- Stored entries
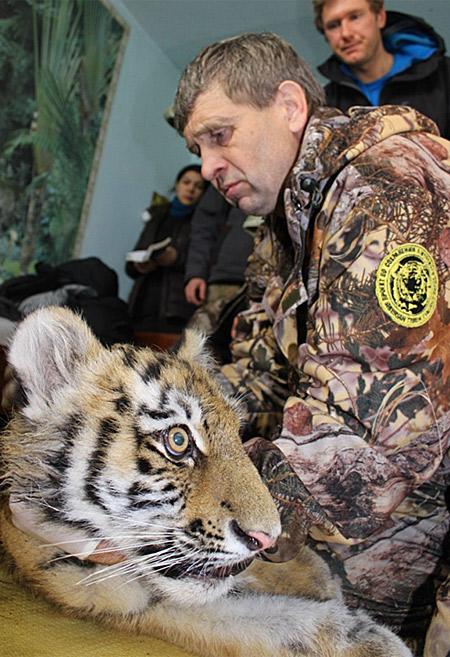 Gallery_tiger_cub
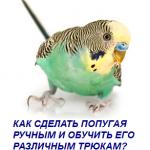 Как сделать попугая ручным и обучить его различным трюкам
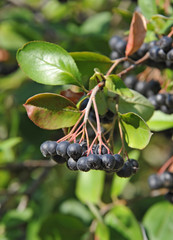 Black ashberry (Aronia melanocarpa) tree with ripe berry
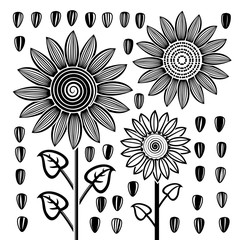 vector  black and white sunflowers and seeds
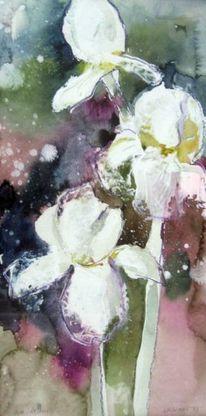 Pflanzen, Schicht, Aquarellmalerei, Aquarell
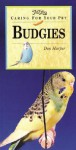 Budgies - Don Harper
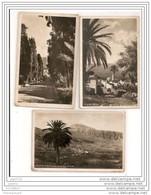4941 AK/PC/ 3 X CARTE PHOTO/858/TENERIFE/VILLA OROTAVA/LA PAZ/MOTIVODE FLEURS/ILE DE GOREE/TANGER PECHE /TTB - Tenerife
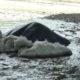 VIDEO – Tra Paola e Fuscaldo la lana di vetro va direttamente a mare
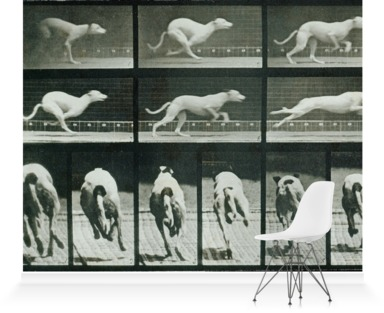 Time-lapse Photographs of a Greyhound Running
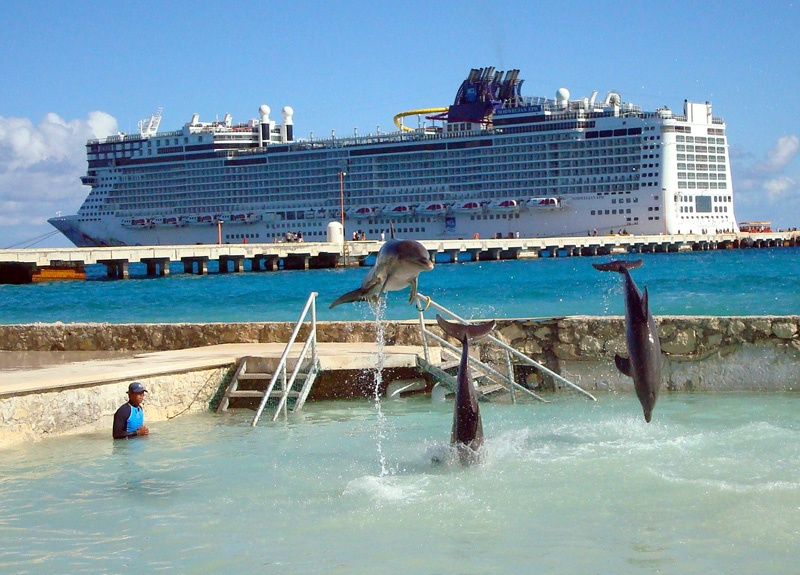 Costa Maya Tours-  Swim with Dolphins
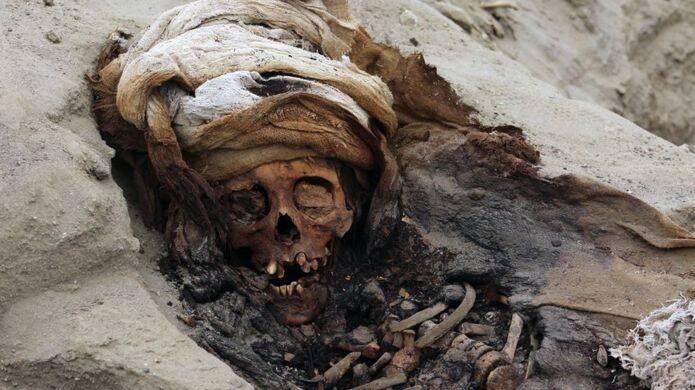 Skull Of A Peruvian Child Sacrifice Victim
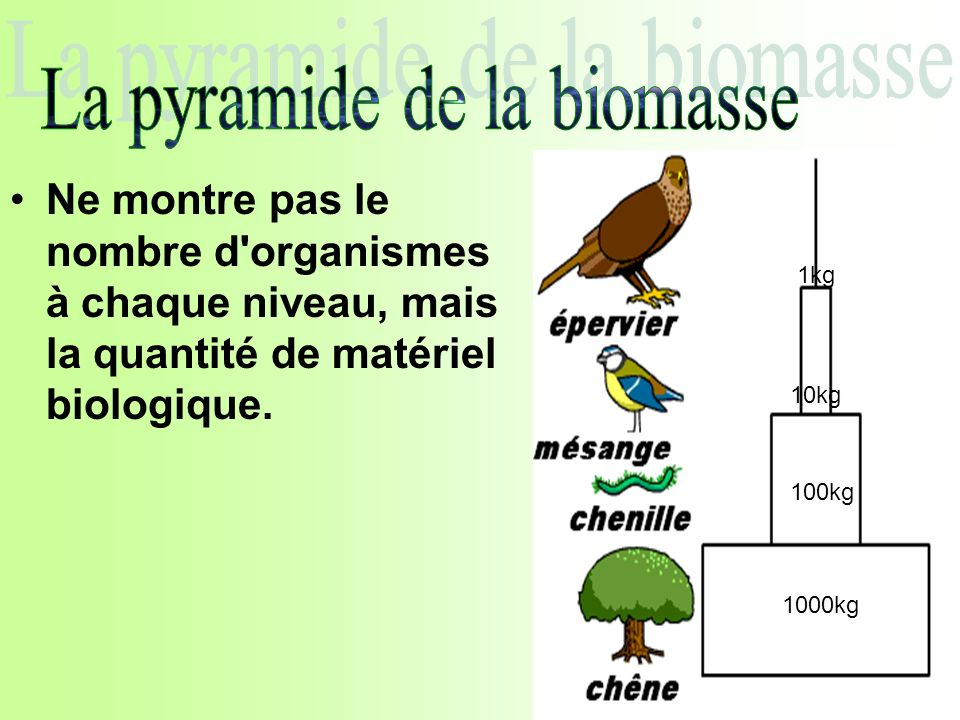 Ne montre pas le nombre d'organismes à chaque niveau, mais la quantité de matériel biologique. 1000kg 100kg 10kg 1kg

- Exercise brief
Write the data above out again exactly, minus its pictures.

- Expected answer
 Gallery_tiger_cub
 Как сделать попугая ручным и обучить его различным трюкам
 Black ashberry (Aronia melanocarpa) tree with ripe berry
 vector  black and white sunflowers and seeds
 Pflanzen, Schicht, Aquarellmalerei, Aquarell
 Budgies - Don Harper
4941 AK/PC/ 3 X CARTE PHOTO/858/TENERIFE/VILLA OROTAVA/LA PAZ/MOTIVODE FLEURS/ILE DE GOREE/TANGER PECHE /TTB - Tenerife
 VIDEO – Tra Paola e Fuscaldo la lana di vetro va direttamente a mare
 Time-lapse Photographs of a Greyhound Running
 Costa Maya Tours-  Swim with Dolphins
 Skull Of A Peruvian Child Sacrifice Victim
 Ne montre pas le nombre d'organismes à chaque niveau, mais la quantité de matériel biologique. 1000kg 100kg 10kg 1kg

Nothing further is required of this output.